Инга Лис
ИСТОРИИ ДОЖДЯ И КАМНЯ
Тому, кто за меня в ответе
– Можно войти, г-н лейтенант? – двери приоткрылись, и на пороге появился посыльный. – Вам письмо.
Человек в плаще мушкетёра, стоявший у окна, обернулся, протянул слуге монету.
– Спасибо, – произнёс с сильным гасконским акцентом, который ничуть не ослаб за три года, проведённых в Париже. – На сегодня ты свободен.
Посыльный ушёл, и тогда мушкетёр запер за ним дверь, вернулся к окну. Прислонившись к подоконнику, долго рассматривал конверт, поглаживая печать тонкими изящными пальцами.
Человеку у окна, которого посыльный назвал г-ном лейтенантом, с равным успехом можно было дать и двадцать, и сорок лет.
Невысокий, но при этом тонкий и стройный, он был удивительно ладно сложен. У него было худое скуластое лицо с насмешливо изогнутыми губами и тонким, с характерной горбинкой, носом. Волосы цвета воронова крыла юноша обычно собирал в небрежный хвост, однако сейчас они просто рассыпались по воротнику, украшенному дорогим брабантским кружевом. Непослушная чёлка скрывала глаза, и они-то путали все карты. На первый взгляд, гасконцу было не больше двадцати – возраст просто непозволительно юный, чтобы носить мундир лейтенанта королевских мушкетёров, – но вот глаза, умные, внимательные, непроницаемо холодные, заставляли усомниться в чрезмерной молодости их хозяина. Это были глаза человека, успевшего пережить чересчур многое, а потому и повзрослевшего слишком рано. Седые виски и такие же седые пряди в чёлке только служили ещё одним подтверждением этому.
Шарль д’Артаньян, новоиспечённый лейтенант мушкетёров его королевского величества, поднялся в кабинет и уселся в кресло, однако ещё долго не распечатывал конверт. Он прекрасно знал, от кого оно – подобные послания приходили неизменно с интервалом в три-четыре месяца, – но каждый раз волновался настолько, будто получал их впервые.
Пьер был верен своему слову и писал стабильно, ухитряясь передавать письма так, что за эти три года ни одна из его весточек не пропала.
И, каждый раз вскрывая конверт, молодой человек испытывал самые противоречивые чувства.
Радость, словно брат рядом, лёгкую печаль – всё-таки он скучал по родным, – сожаление, потому что понимал: ему ещё нескоро представится возможность навестить их.
Но каждый раз эти чувства сопровождало ещё одно. Глухая тоска, от которой сердце начинало болеть так, что пропадало дыхание, и на глазах выступали непрошеные слёзы.
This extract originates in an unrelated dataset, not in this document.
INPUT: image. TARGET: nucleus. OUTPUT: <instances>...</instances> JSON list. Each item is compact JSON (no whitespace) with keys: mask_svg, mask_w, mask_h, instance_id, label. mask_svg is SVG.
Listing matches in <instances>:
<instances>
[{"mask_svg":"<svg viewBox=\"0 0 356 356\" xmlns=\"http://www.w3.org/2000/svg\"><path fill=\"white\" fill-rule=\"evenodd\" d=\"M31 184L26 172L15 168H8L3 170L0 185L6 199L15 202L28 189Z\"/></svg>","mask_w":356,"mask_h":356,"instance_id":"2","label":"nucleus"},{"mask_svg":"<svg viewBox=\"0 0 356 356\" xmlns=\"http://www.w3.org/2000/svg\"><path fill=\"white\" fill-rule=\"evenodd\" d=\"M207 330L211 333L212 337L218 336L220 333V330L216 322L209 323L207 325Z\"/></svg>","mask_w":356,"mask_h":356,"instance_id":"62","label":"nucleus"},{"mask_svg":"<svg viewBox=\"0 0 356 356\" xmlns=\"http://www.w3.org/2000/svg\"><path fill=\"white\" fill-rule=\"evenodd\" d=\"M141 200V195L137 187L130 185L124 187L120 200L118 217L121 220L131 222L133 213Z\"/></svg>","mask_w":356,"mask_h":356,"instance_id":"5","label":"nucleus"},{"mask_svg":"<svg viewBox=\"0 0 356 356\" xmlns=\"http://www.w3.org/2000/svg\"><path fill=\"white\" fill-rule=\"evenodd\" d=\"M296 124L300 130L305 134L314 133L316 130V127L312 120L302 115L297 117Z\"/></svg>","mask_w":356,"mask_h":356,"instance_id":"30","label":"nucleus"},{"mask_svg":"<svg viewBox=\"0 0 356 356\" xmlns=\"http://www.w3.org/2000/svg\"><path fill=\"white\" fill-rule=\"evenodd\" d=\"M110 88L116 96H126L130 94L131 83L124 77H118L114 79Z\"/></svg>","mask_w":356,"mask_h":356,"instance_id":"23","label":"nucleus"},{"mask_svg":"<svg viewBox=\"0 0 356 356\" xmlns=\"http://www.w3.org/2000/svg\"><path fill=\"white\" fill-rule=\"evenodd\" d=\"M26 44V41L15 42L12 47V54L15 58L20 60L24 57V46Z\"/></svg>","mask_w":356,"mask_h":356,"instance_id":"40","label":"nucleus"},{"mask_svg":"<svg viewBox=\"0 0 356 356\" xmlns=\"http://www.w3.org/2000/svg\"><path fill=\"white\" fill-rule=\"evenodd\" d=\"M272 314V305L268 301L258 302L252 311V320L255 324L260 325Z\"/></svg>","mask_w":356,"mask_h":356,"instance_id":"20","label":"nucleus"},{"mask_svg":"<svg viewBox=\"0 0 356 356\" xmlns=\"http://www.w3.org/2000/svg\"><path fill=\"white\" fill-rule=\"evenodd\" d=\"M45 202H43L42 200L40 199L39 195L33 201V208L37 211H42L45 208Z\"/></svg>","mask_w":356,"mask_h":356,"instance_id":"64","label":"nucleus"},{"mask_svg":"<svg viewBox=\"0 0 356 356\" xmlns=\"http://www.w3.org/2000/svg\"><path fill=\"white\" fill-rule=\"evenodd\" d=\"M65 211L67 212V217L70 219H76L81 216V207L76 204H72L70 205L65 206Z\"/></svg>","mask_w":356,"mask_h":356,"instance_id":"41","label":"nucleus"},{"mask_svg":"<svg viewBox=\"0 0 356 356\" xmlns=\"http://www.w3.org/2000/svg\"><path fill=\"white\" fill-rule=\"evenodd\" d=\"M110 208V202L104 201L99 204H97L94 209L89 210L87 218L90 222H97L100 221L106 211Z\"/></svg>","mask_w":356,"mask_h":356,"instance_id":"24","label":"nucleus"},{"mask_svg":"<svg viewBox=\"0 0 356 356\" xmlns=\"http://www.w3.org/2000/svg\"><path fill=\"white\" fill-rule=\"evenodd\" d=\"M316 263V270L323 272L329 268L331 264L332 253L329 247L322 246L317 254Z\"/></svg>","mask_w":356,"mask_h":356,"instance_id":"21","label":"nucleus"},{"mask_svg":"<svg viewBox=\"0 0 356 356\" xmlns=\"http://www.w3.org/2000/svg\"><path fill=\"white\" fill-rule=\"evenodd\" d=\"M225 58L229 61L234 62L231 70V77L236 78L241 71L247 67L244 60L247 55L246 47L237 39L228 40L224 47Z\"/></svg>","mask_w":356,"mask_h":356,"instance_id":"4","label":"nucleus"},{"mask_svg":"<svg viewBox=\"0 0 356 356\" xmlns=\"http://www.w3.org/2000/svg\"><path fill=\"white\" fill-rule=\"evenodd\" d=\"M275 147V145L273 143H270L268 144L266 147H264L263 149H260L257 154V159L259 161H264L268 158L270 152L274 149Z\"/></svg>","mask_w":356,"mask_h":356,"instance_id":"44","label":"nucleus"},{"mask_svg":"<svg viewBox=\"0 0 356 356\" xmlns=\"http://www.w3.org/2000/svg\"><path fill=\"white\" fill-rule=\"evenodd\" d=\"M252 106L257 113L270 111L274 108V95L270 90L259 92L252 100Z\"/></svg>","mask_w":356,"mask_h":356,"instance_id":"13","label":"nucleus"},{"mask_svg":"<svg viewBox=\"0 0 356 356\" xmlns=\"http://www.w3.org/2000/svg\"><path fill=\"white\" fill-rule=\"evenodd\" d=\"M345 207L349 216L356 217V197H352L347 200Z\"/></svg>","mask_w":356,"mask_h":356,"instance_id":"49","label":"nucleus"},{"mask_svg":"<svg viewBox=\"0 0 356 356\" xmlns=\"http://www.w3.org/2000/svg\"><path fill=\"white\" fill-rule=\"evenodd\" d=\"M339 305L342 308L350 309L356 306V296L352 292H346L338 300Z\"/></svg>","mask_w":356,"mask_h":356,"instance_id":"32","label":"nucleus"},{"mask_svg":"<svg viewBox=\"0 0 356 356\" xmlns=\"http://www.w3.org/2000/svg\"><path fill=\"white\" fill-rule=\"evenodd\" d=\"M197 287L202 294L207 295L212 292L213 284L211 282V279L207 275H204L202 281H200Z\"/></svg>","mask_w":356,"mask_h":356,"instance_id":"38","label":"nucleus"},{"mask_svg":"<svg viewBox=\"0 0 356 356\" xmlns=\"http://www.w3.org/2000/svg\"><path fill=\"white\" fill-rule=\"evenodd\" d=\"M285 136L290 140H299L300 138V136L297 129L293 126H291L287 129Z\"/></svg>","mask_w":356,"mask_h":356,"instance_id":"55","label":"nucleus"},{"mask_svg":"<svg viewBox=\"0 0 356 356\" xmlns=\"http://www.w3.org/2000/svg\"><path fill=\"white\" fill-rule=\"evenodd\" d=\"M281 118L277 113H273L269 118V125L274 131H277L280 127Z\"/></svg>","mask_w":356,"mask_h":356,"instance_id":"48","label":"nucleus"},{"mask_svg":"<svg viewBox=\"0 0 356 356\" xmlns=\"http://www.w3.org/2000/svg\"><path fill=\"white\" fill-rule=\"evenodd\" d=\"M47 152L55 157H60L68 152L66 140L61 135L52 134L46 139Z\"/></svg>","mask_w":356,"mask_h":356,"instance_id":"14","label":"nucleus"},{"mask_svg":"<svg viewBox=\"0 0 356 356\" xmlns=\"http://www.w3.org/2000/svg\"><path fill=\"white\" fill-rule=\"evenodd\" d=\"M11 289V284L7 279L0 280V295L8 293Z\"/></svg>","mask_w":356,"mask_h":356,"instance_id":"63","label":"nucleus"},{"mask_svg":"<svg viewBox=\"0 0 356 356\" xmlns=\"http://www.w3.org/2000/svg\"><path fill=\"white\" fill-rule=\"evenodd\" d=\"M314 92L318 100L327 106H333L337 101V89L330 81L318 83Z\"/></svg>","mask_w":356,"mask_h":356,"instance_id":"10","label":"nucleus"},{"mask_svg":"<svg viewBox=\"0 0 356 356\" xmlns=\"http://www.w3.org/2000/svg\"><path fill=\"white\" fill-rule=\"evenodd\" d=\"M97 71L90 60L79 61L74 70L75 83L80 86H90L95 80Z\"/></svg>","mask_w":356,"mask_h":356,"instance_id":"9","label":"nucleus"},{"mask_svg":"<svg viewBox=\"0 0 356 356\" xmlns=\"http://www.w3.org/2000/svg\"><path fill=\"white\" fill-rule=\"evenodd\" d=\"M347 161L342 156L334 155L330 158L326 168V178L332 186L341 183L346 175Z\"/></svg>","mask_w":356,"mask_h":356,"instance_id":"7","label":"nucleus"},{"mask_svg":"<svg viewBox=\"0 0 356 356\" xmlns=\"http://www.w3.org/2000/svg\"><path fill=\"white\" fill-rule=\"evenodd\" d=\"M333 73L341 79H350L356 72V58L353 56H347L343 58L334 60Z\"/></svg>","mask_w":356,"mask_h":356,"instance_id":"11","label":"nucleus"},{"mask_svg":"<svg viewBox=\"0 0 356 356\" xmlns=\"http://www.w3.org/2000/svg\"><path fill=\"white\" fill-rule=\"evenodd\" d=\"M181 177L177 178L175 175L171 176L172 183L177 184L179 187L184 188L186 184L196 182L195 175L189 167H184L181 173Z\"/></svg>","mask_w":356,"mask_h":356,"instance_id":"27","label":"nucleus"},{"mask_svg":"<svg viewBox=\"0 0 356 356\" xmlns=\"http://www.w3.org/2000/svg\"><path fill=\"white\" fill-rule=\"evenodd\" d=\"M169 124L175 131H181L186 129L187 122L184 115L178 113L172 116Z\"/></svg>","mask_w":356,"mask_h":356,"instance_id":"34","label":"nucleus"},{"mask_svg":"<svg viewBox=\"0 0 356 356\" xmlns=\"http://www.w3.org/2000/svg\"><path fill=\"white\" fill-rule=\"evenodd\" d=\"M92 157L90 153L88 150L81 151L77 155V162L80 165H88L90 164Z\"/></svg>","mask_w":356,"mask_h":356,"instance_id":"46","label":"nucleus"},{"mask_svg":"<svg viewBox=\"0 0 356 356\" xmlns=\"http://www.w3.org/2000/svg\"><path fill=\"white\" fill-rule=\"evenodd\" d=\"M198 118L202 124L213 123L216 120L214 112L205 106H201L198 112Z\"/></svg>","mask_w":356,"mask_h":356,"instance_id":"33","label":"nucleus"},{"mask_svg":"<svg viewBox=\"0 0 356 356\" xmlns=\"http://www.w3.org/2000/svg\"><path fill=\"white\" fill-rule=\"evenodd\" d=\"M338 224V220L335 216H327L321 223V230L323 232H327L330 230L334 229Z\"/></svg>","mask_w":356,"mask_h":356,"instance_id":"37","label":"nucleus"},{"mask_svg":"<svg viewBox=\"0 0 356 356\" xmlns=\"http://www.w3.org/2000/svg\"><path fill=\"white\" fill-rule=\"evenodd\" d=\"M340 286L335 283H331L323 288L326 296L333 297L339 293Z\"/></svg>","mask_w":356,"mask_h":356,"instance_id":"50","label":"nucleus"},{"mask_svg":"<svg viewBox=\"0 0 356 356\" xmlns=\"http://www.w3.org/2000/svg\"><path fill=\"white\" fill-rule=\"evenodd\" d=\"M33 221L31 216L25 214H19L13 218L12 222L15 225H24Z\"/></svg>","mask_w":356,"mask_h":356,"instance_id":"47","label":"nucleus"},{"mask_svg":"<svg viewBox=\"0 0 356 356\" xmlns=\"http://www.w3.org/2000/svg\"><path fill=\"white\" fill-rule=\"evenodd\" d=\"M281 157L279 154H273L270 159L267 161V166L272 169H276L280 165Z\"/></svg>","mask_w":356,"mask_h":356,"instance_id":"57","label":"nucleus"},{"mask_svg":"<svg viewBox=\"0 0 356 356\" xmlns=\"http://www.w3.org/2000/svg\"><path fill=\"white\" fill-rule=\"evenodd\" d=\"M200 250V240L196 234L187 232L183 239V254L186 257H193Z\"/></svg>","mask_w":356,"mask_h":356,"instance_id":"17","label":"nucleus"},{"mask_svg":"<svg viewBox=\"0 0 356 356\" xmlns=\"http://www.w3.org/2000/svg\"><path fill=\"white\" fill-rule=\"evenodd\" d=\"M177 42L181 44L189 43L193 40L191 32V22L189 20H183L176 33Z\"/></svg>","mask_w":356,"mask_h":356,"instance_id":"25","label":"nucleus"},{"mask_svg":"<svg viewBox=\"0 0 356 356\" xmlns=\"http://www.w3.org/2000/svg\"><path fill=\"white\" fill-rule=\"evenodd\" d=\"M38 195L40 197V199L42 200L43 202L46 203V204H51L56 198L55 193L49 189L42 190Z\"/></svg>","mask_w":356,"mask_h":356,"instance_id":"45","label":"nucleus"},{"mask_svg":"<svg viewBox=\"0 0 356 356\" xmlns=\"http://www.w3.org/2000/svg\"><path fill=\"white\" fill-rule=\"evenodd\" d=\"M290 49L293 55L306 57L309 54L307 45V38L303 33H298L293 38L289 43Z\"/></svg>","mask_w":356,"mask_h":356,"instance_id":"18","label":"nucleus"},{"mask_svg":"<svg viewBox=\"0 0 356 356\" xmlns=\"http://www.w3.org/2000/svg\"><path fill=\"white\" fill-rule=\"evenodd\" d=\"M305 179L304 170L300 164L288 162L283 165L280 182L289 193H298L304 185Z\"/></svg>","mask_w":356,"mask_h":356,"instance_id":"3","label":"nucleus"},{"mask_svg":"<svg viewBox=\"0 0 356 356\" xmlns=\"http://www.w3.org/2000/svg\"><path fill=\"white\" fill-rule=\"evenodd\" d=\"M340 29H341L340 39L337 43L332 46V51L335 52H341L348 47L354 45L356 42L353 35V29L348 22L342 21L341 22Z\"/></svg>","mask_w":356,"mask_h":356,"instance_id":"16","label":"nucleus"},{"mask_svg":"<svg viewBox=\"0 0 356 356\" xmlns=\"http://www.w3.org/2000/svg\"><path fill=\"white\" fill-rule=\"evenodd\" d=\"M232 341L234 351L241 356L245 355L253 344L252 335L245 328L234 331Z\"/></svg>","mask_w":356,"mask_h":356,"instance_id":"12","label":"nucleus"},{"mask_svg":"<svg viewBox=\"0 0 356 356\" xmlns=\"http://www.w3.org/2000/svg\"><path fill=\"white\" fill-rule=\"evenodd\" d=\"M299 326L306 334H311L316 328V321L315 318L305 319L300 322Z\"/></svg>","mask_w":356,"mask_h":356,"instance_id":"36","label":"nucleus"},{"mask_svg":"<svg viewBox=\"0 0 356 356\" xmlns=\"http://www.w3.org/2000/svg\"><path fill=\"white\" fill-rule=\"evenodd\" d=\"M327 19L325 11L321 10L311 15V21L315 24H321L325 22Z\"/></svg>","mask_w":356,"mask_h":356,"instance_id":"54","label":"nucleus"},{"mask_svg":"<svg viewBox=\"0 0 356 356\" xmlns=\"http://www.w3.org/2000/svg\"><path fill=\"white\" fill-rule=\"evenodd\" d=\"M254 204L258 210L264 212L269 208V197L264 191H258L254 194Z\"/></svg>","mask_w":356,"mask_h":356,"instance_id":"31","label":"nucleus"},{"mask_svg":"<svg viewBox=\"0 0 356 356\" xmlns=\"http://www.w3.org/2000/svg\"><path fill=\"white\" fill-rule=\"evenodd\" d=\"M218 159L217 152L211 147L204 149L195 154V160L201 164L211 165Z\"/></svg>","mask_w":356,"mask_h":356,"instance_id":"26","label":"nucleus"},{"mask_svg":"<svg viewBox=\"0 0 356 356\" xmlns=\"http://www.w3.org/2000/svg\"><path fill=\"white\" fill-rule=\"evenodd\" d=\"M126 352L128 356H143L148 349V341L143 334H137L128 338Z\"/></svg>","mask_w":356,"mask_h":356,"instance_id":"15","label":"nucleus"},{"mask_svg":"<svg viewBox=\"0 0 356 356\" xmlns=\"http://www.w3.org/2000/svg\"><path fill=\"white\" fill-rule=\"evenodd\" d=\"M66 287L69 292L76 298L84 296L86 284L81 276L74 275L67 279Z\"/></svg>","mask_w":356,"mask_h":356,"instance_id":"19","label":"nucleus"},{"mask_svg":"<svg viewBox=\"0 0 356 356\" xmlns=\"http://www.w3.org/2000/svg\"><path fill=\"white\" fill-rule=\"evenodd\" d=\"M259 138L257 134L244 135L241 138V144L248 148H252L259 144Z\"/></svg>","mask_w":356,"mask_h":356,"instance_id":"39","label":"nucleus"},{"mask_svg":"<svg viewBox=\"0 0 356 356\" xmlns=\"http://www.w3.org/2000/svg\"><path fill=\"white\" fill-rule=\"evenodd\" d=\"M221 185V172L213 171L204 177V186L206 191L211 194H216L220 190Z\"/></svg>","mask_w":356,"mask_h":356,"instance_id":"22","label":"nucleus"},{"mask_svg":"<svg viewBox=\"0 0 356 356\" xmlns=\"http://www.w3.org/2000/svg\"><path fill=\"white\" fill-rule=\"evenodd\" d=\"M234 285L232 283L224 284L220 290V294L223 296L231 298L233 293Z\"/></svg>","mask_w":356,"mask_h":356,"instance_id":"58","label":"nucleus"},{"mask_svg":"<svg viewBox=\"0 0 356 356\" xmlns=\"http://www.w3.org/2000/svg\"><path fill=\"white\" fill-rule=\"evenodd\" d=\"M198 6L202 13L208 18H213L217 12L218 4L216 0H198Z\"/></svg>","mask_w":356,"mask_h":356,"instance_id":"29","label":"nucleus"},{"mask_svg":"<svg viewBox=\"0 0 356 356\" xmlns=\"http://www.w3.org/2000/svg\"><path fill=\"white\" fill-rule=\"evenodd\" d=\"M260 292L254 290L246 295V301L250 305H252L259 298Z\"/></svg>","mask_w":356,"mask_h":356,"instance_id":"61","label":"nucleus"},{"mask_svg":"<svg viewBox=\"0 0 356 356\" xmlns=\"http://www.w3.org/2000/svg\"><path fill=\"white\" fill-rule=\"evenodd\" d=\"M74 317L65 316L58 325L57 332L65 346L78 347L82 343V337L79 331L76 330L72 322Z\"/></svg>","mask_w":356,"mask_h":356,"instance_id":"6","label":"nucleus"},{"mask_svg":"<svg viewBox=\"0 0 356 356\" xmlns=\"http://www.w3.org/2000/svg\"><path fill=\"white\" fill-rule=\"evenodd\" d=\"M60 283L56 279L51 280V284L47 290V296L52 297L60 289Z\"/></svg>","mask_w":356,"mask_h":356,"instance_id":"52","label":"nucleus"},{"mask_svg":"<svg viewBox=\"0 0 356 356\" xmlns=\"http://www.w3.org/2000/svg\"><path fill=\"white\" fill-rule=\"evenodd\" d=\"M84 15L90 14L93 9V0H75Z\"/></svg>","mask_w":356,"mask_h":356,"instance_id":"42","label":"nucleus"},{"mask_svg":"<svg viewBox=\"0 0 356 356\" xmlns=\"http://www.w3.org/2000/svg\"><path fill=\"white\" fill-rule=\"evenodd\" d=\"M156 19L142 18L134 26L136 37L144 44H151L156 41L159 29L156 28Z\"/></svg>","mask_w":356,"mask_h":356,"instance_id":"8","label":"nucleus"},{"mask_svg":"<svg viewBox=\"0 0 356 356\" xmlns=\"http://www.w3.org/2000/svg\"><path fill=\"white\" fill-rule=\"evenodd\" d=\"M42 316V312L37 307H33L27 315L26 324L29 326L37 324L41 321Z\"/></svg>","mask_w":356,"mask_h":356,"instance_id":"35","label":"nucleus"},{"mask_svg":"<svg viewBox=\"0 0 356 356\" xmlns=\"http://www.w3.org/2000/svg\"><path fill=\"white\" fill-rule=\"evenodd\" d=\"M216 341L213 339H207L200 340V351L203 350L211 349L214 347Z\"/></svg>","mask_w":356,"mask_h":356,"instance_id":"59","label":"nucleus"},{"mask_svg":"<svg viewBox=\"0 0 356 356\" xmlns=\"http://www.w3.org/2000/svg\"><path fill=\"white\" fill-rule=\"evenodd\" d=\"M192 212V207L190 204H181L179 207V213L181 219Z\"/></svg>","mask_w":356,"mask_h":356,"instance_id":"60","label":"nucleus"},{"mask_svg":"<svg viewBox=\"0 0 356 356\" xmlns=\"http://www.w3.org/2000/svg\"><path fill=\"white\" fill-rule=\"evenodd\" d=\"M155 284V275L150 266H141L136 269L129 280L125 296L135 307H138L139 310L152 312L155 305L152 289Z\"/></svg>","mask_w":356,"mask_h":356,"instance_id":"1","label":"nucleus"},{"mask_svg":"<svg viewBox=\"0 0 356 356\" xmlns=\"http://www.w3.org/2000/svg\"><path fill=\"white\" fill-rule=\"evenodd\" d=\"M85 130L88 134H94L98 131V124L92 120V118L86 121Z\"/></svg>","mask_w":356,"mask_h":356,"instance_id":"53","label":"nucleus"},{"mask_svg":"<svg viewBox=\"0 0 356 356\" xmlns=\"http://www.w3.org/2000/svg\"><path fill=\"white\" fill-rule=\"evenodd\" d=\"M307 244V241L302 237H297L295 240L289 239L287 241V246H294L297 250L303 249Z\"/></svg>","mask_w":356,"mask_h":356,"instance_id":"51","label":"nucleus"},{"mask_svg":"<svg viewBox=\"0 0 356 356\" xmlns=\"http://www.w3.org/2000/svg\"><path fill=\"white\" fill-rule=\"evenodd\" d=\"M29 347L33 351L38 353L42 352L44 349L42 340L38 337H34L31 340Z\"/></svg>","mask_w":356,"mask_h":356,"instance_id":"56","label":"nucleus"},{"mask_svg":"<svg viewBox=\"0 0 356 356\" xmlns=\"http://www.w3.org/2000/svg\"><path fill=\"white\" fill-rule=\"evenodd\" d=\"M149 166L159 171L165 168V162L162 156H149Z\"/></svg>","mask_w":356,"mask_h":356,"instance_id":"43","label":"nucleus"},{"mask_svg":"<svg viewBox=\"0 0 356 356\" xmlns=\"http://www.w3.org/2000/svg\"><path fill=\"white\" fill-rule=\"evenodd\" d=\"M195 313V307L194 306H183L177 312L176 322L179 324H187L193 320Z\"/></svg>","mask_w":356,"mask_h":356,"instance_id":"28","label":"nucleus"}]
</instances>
С тех событий прошло уже больше трёх лет, а Шарль так и не привык.
Он ждал письма из Гаскони не столько из-за сообщаемых в них новостей, но ради нескольких строчек, приписываемых братом в самом конце.
Всегда одних и тех же, но, только прочитав их, юноша наконец находил в себе силы, чтобы хоть частично справиться с чувством вины, которое не отпускало его ни на минуту. Как раз до следующего письма.
Тонкое железное кольцо, крестик на потёртом кожаном шнурке да не проходящее осознание утраты, жестоко терзающее душу – вот и всё, что осталось в память о человеке, которого он так любил.
Наконец юноша всё-таки вскрыл конверт. Раскашлялся тяжело, не глядя, вытер губы платком. С трудом удержавшись, чтобы не скользнуть глазами сразу в конец листа, заставил себя начать чтение с первых строк.
«Шарлю Ожье де Кастельмор д’Артаньяну,
лейтенанту королевских мушкетёров,
в собственные руки
Здравствуй, малыш.
Надеюсь, мне и впредь можно будет обращаться к тебе так, невзирая на тот высокий чин, что ты получил недавно, а, братец?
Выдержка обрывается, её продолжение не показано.